Lorente de Nó made a substantial contribution to our understanding of the vestibular system. Amongst these, he meticulously detailed the course of the vestibular nerve and its central projections. He described the vestibulo-ocular reflex as the consequence of an integration of the various nuclei and connections across the vestibular system, rather than a simple three-neuron arc. He also highlighted the role of the reticular formation in the generation of the fast phase of the nystagmus.

CONCLUSIONS:

Lorente de Nó was a pioneer of modern neuro-otology, having made outstanding contributions to vestibular neuroscience, forging novel discoveries that still burn true today.

Keywords

Lorente de Nó vestibular vestibulo-ocular reflex history of neuro-otology physiology anatomy

1 Introduction

1.1 A roadmap of Lorente de No’s working life

Rafael Lorente de Nó (Fig. 1) was born in Zaragoza, Spain in 1902 and died in Tucson, AZ, USA in 1990. His life and work were greatly determined by the influence of his two masters: (i) Santiago Ramón y Cajal (1852–1934), father of Neurosciences, awarded the Nobel Prize in Physiology or Medicine in 1906 for his work on the structure of the nervous system; (ii) Robert Bárány (1876–1936), father of Neuro-otology, awarded the same prize in 1914 for his work on physiology and pathology of the vestibular system, and himself a disciple of Adam Politzer (1835–1920), the grandfather perhaps of Otology. In fact, Lorente de Nó was himself nominated for the Nobel Prize on at least four occasions, although the prize ultimately eluded him [1].

Fig. 1

Rafael Lorente de Nó 1902–1990) (Courtesy of the Rockefeller Archive Center).
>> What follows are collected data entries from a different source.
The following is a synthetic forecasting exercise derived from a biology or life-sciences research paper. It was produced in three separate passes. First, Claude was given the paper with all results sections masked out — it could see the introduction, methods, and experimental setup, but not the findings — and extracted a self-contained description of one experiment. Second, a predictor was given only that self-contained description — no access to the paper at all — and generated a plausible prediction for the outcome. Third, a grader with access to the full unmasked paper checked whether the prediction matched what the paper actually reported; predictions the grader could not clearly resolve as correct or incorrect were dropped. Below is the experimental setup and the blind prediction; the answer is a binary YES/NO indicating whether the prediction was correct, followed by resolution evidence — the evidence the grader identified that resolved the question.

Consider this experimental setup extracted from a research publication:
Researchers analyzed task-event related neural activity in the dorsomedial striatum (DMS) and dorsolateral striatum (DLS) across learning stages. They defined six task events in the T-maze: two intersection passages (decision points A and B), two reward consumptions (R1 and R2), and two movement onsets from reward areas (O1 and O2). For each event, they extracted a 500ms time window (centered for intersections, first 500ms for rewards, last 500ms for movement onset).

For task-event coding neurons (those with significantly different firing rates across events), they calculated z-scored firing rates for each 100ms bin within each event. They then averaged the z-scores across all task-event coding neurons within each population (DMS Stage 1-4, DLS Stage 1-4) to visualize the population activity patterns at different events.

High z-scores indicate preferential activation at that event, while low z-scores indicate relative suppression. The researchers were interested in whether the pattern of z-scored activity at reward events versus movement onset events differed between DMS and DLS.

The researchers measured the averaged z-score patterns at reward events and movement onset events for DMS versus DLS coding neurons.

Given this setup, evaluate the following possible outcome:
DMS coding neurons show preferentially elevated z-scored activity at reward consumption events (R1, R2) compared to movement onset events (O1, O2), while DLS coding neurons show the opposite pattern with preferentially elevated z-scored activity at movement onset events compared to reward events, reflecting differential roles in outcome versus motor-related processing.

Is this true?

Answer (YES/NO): NO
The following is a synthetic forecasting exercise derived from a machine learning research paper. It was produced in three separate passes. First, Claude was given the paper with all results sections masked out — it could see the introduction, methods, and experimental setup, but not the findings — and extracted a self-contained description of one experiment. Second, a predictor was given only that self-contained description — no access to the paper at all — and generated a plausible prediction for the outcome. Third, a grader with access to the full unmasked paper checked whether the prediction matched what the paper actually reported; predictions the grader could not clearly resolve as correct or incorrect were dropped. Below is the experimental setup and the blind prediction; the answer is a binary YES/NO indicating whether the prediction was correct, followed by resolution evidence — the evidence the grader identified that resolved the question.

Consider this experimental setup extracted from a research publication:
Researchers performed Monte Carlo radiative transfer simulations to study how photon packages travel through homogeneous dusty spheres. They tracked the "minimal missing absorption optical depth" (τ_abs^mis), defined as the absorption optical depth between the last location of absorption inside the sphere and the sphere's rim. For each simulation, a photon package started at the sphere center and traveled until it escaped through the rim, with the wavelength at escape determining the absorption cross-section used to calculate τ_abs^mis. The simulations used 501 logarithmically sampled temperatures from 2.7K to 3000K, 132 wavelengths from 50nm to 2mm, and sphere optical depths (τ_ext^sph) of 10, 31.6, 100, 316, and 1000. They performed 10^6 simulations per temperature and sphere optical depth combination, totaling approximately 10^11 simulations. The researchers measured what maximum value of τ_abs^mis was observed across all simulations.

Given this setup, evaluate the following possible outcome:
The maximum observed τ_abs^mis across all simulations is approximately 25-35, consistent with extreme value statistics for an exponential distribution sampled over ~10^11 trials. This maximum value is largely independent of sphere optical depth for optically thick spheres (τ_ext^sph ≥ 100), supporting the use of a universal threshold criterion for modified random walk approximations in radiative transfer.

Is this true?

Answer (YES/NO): NO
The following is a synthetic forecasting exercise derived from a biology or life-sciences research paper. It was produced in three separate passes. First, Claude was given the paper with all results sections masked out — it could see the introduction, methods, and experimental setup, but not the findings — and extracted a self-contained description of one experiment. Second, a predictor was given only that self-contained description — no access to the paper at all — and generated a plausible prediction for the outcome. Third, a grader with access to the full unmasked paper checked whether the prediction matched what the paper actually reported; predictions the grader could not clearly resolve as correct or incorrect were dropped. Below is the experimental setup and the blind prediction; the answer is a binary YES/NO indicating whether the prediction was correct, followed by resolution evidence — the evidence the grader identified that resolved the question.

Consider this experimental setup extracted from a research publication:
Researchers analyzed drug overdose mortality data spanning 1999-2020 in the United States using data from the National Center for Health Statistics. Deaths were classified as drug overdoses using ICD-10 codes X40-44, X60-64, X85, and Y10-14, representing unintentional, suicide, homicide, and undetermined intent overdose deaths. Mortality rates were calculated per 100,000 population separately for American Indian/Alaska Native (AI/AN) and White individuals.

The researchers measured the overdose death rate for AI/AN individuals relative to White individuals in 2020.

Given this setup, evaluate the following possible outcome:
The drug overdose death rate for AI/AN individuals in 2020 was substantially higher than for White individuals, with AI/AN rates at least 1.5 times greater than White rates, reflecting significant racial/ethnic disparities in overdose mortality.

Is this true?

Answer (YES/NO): NO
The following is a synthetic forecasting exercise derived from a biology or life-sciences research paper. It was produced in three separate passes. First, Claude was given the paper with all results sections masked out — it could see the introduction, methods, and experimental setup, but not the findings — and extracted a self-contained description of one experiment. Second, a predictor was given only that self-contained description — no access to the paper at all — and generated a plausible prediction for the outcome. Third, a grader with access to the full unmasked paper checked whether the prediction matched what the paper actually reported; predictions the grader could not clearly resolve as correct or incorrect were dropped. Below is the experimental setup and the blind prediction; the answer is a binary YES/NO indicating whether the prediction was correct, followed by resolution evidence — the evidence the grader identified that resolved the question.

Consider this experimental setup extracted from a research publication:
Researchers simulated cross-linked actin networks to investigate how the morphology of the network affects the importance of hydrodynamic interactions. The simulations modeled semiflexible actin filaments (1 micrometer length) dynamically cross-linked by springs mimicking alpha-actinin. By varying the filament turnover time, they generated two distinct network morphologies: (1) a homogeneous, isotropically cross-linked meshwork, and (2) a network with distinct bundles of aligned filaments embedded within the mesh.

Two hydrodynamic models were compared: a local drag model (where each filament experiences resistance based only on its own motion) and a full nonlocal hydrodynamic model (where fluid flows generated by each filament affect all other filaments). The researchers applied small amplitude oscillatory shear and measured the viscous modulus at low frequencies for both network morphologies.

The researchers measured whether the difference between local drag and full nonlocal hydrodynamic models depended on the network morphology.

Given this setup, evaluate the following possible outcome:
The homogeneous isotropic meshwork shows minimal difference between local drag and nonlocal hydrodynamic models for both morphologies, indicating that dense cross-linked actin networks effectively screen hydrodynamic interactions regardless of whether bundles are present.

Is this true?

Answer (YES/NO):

Lorente began to study Medicine in Zaragoza (Spain) and whilst still a medical student published two neuro-histological works. His then professor of histology stated, prophetically:

“He has a true vocation, few will be equal to him in quickly learning the techniques that are taught to him, and he experiences flashes of originality, perhaps a little compressed. I firmly believe that if he persists in the laboratory he will mature and become a good teacher” [55].

After completing his third- and fourth-year examinations, he went to Madrid to work as a fellow at the Cajal Institute in 1920, aged 18 years old. During his time with Cajal, he learned to master a range of central nervous system staining methods, especially those using silver salts. According to Charles S. Sherrington (1857–1952), the neurophysiologist who introduced the term ‘synapse’: “if ever a man had a school, it was Cajal; a school of colleagues and pupils” [56]. Amongst these disciples were Francisco Tello, Pío del Río-Hortega, and Fernando de Castro, and whom, with Lorente, constituted the so-called Spanish Neurohistological School [3].

In 1923, as a doctoral student, Lorente published a paper on the rodent brain [14], culminating in a seminal work on the cytoarchitecture of the cerebral cortex in 1938 [47]. His descriptions formed the basis for the hypothesis on the columnar organization of the somatic sensory cortex developed by Vernon Mountcastle [53] and later, the organization of the visual cortex by David Hubel and Torsten Wiesel [12].

Toward the end of 1923 he attended a course on physiology and vestibular exploration in Zaragoza taught by Bárány. There, Lorente impressed Bárány with the results of his own investigations and was invited to Uppsala (Sweden) to continue these studies [50]. Lorente remained with Bárány until 1929, working mainly on the anatomy and physiology of the vestibulo-ocular reflex (VOR). During these years, he also made several stays in Berlin with Cecile and Oskar Vogt investigating the cytoarchitecture of the hippocampus.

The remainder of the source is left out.